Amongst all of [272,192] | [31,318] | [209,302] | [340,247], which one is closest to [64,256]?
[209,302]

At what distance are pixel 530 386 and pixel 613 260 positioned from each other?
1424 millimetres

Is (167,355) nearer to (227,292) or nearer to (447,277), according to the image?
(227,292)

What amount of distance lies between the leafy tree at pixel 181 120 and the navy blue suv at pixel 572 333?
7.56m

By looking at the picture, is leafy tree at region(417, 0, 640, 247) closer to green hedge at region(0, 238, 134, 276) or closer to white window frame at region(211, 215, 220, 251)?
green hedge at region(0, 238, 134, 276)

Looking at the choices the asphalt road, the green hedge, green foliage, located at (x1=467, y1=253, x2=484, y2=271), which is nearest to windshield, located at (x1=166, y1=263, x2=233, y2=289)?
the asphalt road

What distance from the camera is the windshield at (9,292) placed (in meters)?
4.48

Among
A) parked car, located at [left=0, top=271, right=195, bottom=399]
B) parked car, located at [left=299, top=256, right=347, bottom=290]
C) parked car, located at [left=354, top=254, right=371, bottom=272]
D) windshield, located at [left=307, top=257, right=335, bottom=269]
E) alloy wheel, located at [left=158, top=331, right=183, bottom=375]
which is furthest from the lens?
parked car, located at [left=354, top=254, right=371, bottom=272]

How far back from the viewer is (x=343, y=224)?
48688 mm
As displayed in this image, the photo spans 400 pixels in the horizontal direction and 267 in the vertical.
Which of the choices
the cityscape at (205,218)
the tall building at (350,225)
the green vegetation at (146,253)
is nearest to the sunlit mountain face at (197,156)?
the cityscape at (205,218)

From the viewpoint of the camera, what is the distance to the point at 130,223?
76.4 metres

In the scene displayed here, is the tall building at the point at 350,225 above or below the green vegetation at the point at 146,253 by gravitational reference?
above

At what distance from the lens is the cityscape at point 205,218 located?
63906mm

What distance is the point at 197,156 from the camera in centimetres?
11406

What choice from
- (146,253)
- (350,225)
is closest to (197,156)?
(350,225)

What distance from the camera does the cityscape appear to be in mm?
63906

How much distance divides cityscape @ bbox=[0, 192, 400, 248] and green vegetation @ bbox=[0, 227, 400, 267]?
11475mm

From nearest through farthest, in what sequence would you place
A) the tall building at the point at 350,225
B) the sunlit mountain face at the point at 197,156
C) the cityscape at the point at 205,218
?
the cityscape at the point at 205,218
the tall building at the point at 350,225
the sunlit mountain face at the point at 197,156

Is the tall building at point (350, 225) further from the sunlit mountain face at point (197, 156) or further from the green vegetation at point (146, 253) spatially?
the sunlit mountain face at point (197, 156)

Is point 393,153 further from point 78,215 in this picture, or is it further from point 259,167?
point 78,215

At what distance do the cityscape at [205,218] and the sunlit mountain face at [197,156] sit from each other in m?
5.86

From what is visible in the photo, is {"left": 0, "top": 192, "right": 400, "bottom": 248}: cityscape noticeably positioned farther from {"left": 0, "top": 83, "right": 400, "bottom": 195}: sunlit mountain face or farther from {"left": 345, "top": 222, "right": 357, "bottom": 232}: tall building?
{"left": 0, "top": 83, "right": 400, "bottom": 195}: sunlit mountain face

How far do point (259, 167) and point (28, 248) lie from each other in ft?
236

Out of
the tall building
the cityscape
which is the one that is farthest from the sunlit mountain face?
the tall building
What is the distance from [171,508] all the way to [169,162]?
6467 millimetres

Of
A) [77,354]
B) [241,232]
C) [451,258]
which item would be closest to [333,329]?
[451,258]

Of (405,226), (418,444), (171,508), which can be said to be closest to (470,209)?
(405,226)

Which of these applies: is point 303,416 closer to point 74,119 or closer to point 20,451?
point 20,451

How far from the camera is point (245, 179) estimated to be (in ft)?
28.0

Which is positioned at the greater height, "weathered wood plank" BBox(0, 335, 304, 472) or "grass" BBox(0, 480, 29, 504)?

------------------------------

Stated goal – Please copy out every one of the rows above word for word, leaving nothing out and changing nothing.

Task output –
Amongst all of [272,192] | [31,318] | [209,302] | [340,247], which one is closest to [64,256]?
[209,302]

At what distance are pixel 530 386 and pixel 613 260 positioned from each other?
1424 millimetres

Is (167,355) nearer to (227,292) or nearer to (447,277), according to the image?
(227,292)

What amount of distance lies between the leafy tree at pixel 181 120 and the navy blue suv at pixel 572 333?
7.56m

By looking at the picture, is leafy tree at region(417, 0, 640, 247) closer to green hedge at region(0, 238, 134, 276) or closer to white window frame at region(211, 215, 220, 251)?
green hedge at region(0, 238, 134, 276)

Looking at the choices the asphalt road, the green hedge, green foliage, located at (x1=467, y1=253, x2=484, y2=271), which is nearest to windshield, located at (x1=166, y1=263, x2=233, y2=289)?
the asphalt road

What distance from the camera is the windshield at (9,292) placed (in meters)?
4.48

Among
A) parked car, located at [left=0, top=271, right=195, bottom=399]
B) parked car, located at [left=299, top=256, right=347, bottom=290]
C) parked car, located at [left=354, top=254, right=371, bottom=272]
D) windshield, located at [left=307, top=257, right=335, bottom=269]
E) alloy wheel, located at [left=158, top=331, right=183, bottom=375]
which is furthest from the lens?
parked car, located at [left=354, top=254, right=371, bottom=272]

How far back from the viewer is (x=343, y=224)?
48688 mm
As displayed in this image, the photo spans 400 pixels in the horizontal direction and 267 in the vertical.
Which of the choices
the cityscape at (205,218)
the tall building at (350,225)
the green vegetation at (146,253)
is nearest to the sunlit mountain face at (197,156)?
the cityscape at (205,218)

From the viewpoint of the camera, what is the distance to the point at 130,223?
76.4 metres

In the scene displayed here, is the tall building at the point at 350,225 above or below the green vegetation at the point at 146,253 by gravitational reference?
above

At what distance from the lens is the cityscape at point 205,218 located?
63906mm

What distance is the point at 197,156 from the camera in centimetres?
11406

What choice from
- (146,253)
- (350,225)
is closest to (197,156)?
(350,225)

What distance from the camera does the cityscape appear to be in mm?
63906

How much distance divides cityscape @ bbox=[0, 192, 400, 248] and green vegetation @ bbox=[0, 227, 400, 267]?
11475mm

From nearest through farthest, in what sequence would you place
A) the tall building at the point at 350,225
B) the sunlit mountain face at the point at 197,156
C) the cityscape at the point at 205,218
?
the cityscape at the point at 205,218
the tall building at the point at 350,225
the sunlit mountain face at the point at 197,156

Is the tall building at point (350, 225) further from the sunlit mountain face at point (197, 156) or further from the green vegetation at point (146, 253) spatially?
the sunlit mountain face at point (197, 156)

Is point 393,153 further from point 78,215 in this picture, or is it further from point 259,167?
point 78,215

At what distance do the cityscape at [205,218] and the sunlit mountain face at [197,156] sit from each other in m?
5.86

From what is visible in the photo, is {"left": 0, "top": 192, "right": 400, "bottom": 248}: cityscape noticeably positioned farther from {"left": 0, "top": 83, "right": 400, "bottom": 195}: sunlit mountain face or farther from {"left": 345, "top": 222, "right": 357, "bottom": 232}: tall building?
{"left": 0, "top": 83, "right": 400, "bottom": 195}: sunlit mountain face

How far do point (259, 167) and point (28, 248) lie from each other in ft?
236

Out of
the tall building
the cityscape
which is the one that is farthest from the sunlit mountain face?
the tall building
What is the distance from [171,508] all the way to [169,162]?
6467 millimetres

Of
A) [77,354]
B) [241,232]
C) [451,258]
which item would be closest to [333,329]?
[451,258]

Of (405,226), (418,444), (171,508), which can be said to be closest to (470,209)?
(405,226)

Which of these applies: is point 303,416 closer to point 74,119 or closer to point 20,451?
point 20,451

How far from the camera is point (245, 179) estimated to be (in ft)?
28.0

Which is positioned at the greater height, "weathered wood plank" BBox(0, 335, 304, 472) or "grass" BBox(0, 480, 29, 504)?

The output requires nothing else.